(iskconnews.org) – ISKCON News | Coming of Age #8 – Prophets versus Priests – Who are You?
Prophets have been persecuted throughout history. This fact is thoroughly counter-intuitive since all prophets are eventually revered, and many have millions of followers. So, why would they be persecuted and then later adored? Think of Moses for Judaism, Jesus for Christianity, Mohammad for Islam, Chaitanya for Gaudiya Vaishnavism, and literally countless others, especially if the whole of creation is considered (NOTE: The author recognizes that prophets do not all fit the same mold and that some are more empowered than others).
Prophets are visionaries. They are not followers; instead, they are leaders. They question existing beliefs and practices, generally shaking up existing spiritual/religious doctrine. They are usually labeled as heretics of their time. As a result, prophets and their followers are typically ostracized from the communities in which they were born and subjected to punishment, often including imprisonment or death. On a spiritual level, think of Jesus. On a relatively secular level, while he is not a spiritual prophet who started his own faith path, think of the iconic visionary Nelson Mandela.
Priests, on the other hand, are responsible for maintaining the status quo. Their responsibilities include leading their existing flock, supporting the existing institution, and setting examples by their behavior, which is apparently not so easy in Kali-yuga, the age of quarrel and hypocrisy.
While this differentiation between priests and prophets seems very clear, much is unclear within the confines of the still very young institution called ISKCON. Srila Prabhupada’s vani or instructions are probably as clear as any major prophet in history, based on the sheer volume of his written and recorded teachings. In fact, like Jesus trying to teach/uplift the existing priests (rabbis) and then being ostracized, Prabhupada also tried many times to garner support from his own godbrothers. Still, his ardent requests fell upon deaf ears, and he was also abundantly criticized.
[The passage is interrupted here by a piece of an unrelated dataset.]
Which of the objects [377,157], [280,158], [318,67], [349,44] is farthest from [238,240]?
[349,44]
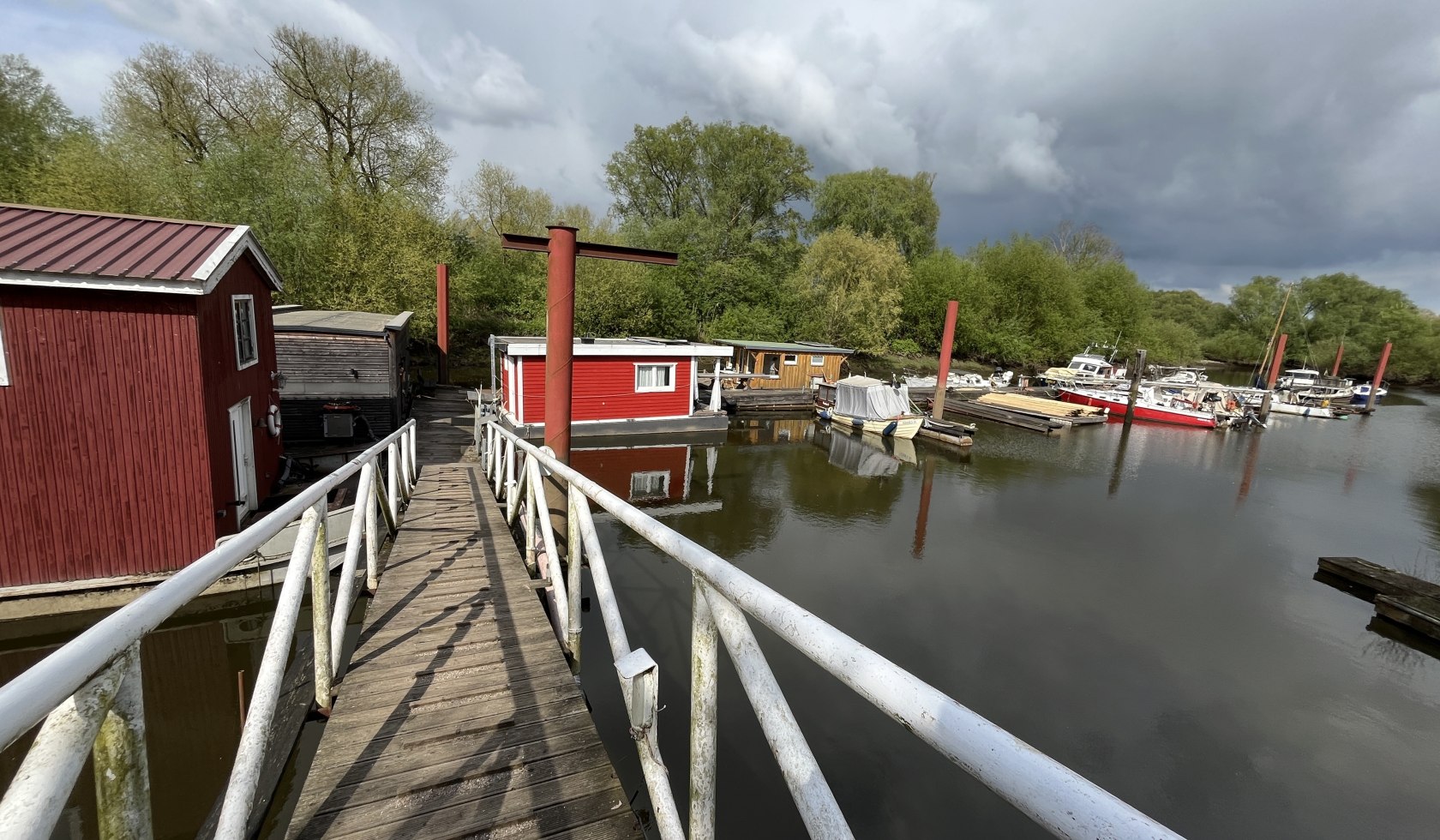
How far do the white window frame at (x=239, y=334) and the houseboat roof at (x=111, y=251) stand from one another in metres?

With the descriptions of prophets and priests now clear, what about ISKCON or any other “new” denomination in an existing faith path? Should the followers of a preeminent prophet or acharya blindly follow without consideration for time, place, and circumstance? After all, Srila Prabhupada emphasized both “not changing the founding principles he established” and “adapting to the needs, mindset, and culture of the local population.” We can conclude that the fundamental principles Srila Prabhupada established are unchangeable but that the details can and should be adjusted for good reasons to attract more and more conditioned souls to the eternal and non-sectarian teachings of Krishna Bhakti or Gaudiya Vaishnavism.
The looming challenge we face as an institution is to clearly identify these eternal principles and the details that can be adjusted. This challenge currently divides ISKCON in significant ways, from outreach methods to outward dress, to the role of women, and much more. You see, everyone has some visionary capacity since the Supreme Visionary is the Lord Himself. So, just like we each have all qualities of Krishna in minute quantities, we each can be visionary in our own ways. Whether these align with what Srila Prabhupada’s vision would be nearly 50 years after his departure or not is the conundrum. It is highly doubtful that the question will ever be answered in a way that is accepted by all.
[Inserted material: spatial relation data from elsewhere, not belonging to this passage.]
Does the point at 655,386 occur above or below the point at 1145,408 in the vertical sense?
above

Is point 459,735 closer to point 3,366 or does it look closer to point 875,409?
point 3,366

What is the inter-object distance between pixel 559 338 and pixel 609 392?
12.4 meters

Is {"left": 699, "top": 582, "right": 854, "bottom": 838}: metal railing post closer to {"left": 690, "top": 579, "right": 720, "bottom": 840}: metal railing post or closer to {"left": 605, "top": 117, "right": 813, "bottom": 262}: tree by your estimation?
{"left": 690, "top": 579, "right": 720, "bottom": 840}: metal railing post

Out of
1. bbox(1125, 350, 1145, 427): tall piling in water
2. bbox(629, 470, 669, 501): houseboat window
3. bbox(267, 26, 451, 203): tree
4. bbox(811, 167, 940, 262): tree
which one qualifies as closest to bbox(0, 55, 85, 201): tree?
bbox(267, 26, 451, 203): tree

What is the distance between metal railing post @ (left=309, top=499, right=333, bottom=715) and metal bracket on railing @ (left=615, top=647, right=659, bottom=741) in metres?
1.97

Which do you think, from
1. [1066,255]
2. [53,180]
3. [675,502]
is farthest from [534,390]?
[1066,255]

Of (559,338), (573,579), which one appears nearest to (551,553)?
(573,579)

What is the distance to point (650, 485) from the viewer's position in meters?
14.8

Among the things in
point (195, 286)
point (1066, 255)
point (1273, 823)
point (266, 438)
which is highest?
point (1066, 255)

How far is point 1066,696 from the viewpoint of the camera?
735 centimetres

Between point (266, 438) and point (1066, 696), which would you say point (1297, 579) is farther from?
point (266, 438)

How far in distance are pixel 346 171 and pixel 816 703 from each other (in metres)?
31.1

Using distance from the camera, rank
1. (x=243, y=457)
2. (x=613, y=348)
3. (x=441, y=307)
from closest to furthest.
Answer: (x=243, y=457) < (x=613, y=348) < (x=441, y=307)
What can we do to be peaceful amid the division that hovers over our ISKCON Society today? Let’s answer philosophically and practically. On a philosophical platform, one way is to see that everything we experience is under the purview of the Supreme Personality of Godhead both from within as the Supersoul guide and witness, and outside as the Lord undoubtedly has the ability to know everything, from the smallest to the largest thought and event going on in infinite universes. Yes, God is great!
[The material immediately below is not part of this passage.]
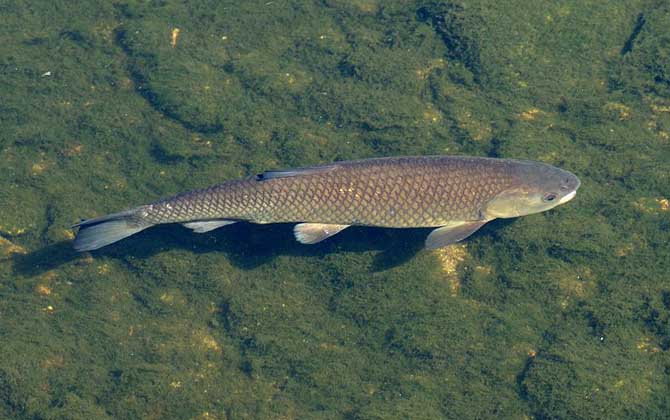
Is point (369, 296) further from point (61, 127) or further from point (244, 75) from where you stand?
point (61, 127)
On the practical side of things, we can look at the evolution of every spiritual path in this world. Consistently, they each subdivide into various denominations over time. Is this good or bad for ISKCON? I am not sure that the “good” or “bad” matters, but if history does, in fact, repeat itself, ISKCON will eventually divide into many denominations as well. Perhaps the leaders of ISKCON will accept this apparent eventuality and work towards cooperative and peaceful conclusions that can be implemented for the benefit of as many souls as possible.